Bien sûr, il faut affronter quelques petites contrariétés, surtout lorsqu'on voyage avec un nourrisson allergique qui ne boit que du lait de soja et que l'immigration américaine, pour des raisons d'hygiène, recale le stock de boîtes de lait à l'aéroport. Mais il en faut plus pour décourager le jeune couple qui se lance dans un road-trip digne d'un guide touristique. Du Mexique aux confins du Canada, déserts, plages paradisiaques, rencontres... se succèdent, pour le plus grand plaisir (souvent) et le plus grand stress (parfois) de Luca et de ses parents.

A peine âgé d'un an, l'enfant grandit en mode nomade : "(Luca) ne trouvait rien de plus naturel que les départs. Quand nous installions notre campement quelque part, il savait que c'était provisoire. Vivre, c'était errer d'un endroit à un autre en s'arrêtant pour dormir". 

Premiers pas, premiers mots... et toujours des départs, et parfois des ruptures. Est-ce ce mode de vie qui, des années plus tard, conduira Luca adolescent aux portes de la dépression ? C'est en tous cas ce que semble penser Marian dont les conversations avec la thérapeute familiale entrecoupent et ponctuent le récit.

Ce beau texte de l'écrivain belge Jean-Luc Outers ouvre des horizons : il donne l'envie, au détour d'une page, de boucler son sac et de partir autour du monde. Mais il donne aussi la limite de ce qui peut s'apparenter à une fuite. Les personnages changent au fil du voyage et le narrateur, pour qui la paternité semblait effrayante, s'épanouit au fur et à mesure de l'évolution de son fils. Sans doute est-ce pour cela que, dans la relation avec la thérapeute, seule la voix paternelle est audible.

Gageons qu'il y a une belle part d'auto-biographie dans ce roman tout en finesse et en subtilité qui a obtenu le prix Victor-Rossel des jeunes en 2008. 

dimanche 19 mai 2013

Parle-leur de batailles, de rois et d'éléphants

Mathias Enard
Babel n°1153


Le 13 mai 1506, Michel-Ange débarque à Constantinople, répondant à l'invitation du sultan Bajazat. Celui-ci rêve de jeter un pont sur la Corne d'Or et les plans que lui a proposés Léonard de Vinci n'ont pas eu l'heur de lui plaire ; il fait alors appel au "père" du David et de la Pieta.
Michel-Ange, quant à lui, s'est lassé de l'indécision du pape Jules II dont il a entrepris l'édification du tombeau mais qui peine à le payer ; après quelques hésitations, il décide de quitter Rome pour l'Orient.
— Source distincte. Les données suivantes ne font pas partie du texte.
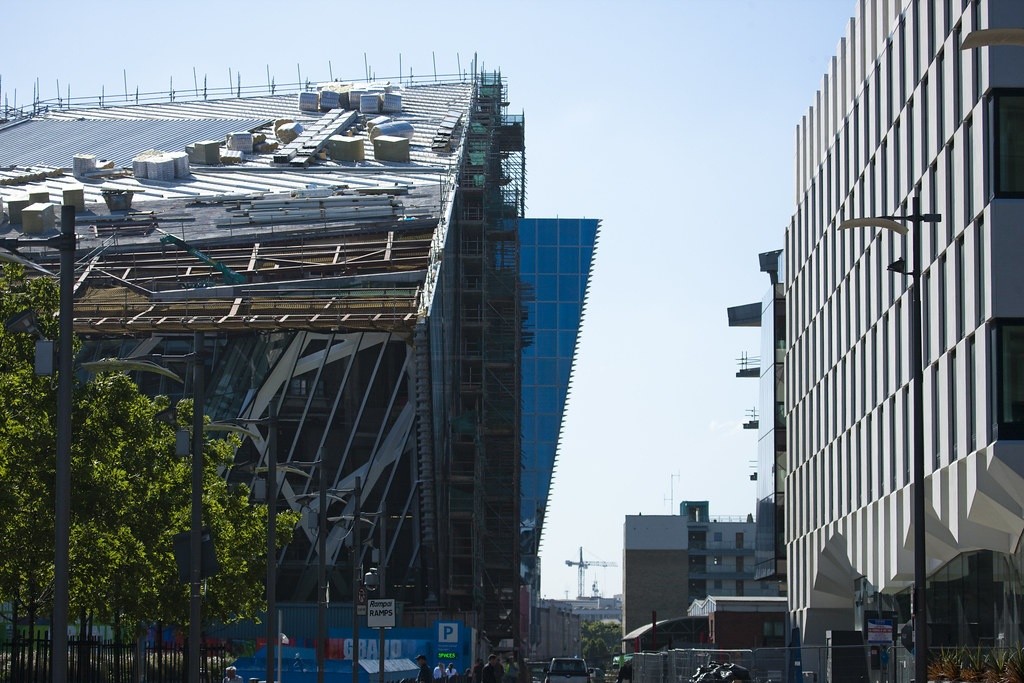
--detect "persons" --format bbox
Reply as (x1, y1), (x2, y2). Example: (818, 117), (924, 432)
(415, 654), (522, 683)
(593, 659), (634, 683)
(223, 666), (244, 683)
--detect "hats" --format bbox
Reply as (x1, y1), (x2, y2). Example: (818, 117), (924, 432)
(414, 654), (427, 661)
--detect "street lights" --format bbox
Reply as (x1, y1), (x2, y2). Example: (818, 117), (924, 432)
(277, 446), (326, 683)
(340, 501), (386, 683)
(118, 328), (263, 683)
(209, 399), (276, 678)
(327, 475), (361, 681)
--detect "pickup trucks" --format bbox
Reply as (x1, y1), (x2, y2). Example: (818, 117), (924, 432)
(542, 657), (595, 683)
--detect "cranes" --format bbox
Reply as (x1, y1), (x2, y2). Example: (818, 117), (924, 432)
(565, 546), (621, 598)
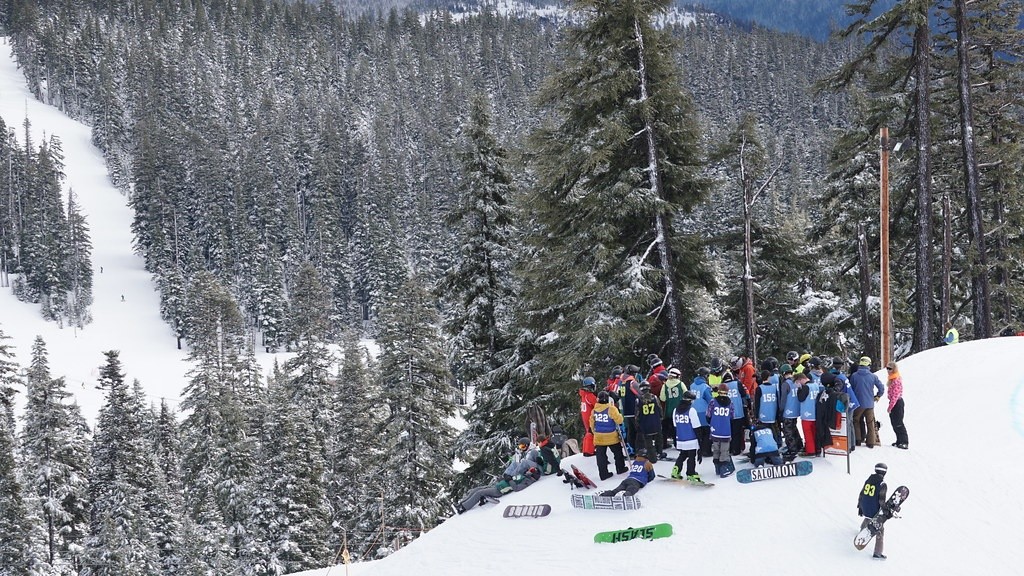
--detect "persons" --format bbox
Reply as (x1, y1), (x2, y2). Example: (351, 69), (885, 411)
(452, 426), (567, 516)
(101, 267), (103, 273)
(857, 462), (892, 560)
(886, 362), (909, 449)
(940, 322), (959, 346)
(598, 448), (656, 497)
(578, 350), (885, 482)
(121, 294), (125, 302)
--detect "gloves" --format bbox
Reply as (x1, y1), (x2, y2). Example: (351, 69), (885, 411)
(503, 474), (512, 482)
(859, 508), (863, 516)
(886, 511), (892, 519)
(557, 470), (563, 476)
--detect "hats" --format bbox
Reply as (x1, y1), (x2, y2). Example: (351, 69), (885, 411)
(875, 463), (888, 472)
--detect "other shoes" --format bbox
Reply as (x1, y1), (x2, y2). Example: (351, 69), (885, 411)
(687, 474), (700, 482)
(585, 440), (679, 481)
(451, 502), (465, 514)
(700, 437), (836, 477)
(847, 433), (908, 452)
(873, 553), (887, 559)
(672, 467), (683, 480)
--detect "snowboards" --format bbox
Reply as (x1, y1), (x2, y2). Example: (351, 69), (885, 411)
(854, 485), (908, 551)
(594, 524), (672, 542)
(570, 464), (597, 487)
(570, 493), (641, 511)
(737, 460), (813, 483)
(657, 474), (714, 487)
(562, 468), (589, 490)
(625, 457), (676, 461)
(503, 504), (551, 517)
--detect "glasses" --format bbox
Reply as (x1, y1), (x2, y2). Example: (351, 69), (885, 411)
(519, 444), (525, 448)
(885, 366), (893, 371)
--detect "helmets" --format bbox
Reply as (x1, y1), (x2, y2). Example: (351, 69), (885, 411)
(611, 354), (662, 381)
(597, 391), (608, 404)
(583, 377), (596, 386)
(682, 391), (696, 401)
(638, 381), (651, 390)
(517, 436), (531, 447)
(529, 467), (540, 481)
(717, 384), (729, 394)
(695, 351), (872, 382)
(669, 368), (682, 377)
Dès son arrivée à Constantinople, c'est le choc pour l'homme de la renaissance italienne. Dans cette ville plus orientale qu'occidentale, il découvre un univers où ses repères sont mis à mal. Et même s'il se laisse prendre au charme du lieu et des êtres, il ne trouve guère l'inspiration pour répondre à la commande du sultan. Entre rencontres, poésie, musique, architecture... Michel-Ange se révèle : tourmenté, peu confiant en son talent mais orgueilleux, avare de ses sentiments, artiste de génie et homme de doutes.

Dès la première ligne, j'ai été séduite par ce roman que j'ai lu avec délectation, le savourant au rythme de ses chapitres courts et réguliers. L'écriture de Mathias Enard se fait lyrique et poétique pour nous plonger dans un univers d'odeurs, de sons, de couleurs et de lumières. Il ne faut guère se forcer pour succomber à la magie stambouliote : humer les épices dans les marchés, se laisser prendre à la musicalité des poèmes persans, danser sur les accords lancinants du oud... c'est tout un univers qui se révèle par la grâce d'une plume alerte. Ce qui n'est pas sans me rappeler un autre roman dont l'écriture raffinée m'avait ravie : "Le tableau de Giacomo" de mon amie Geneviève Bergé. Roman qui - lui aussi - nous plonge en pleine renaissance italienne et que je vous recommande vivement si l'art et l'histoire vous séduisent.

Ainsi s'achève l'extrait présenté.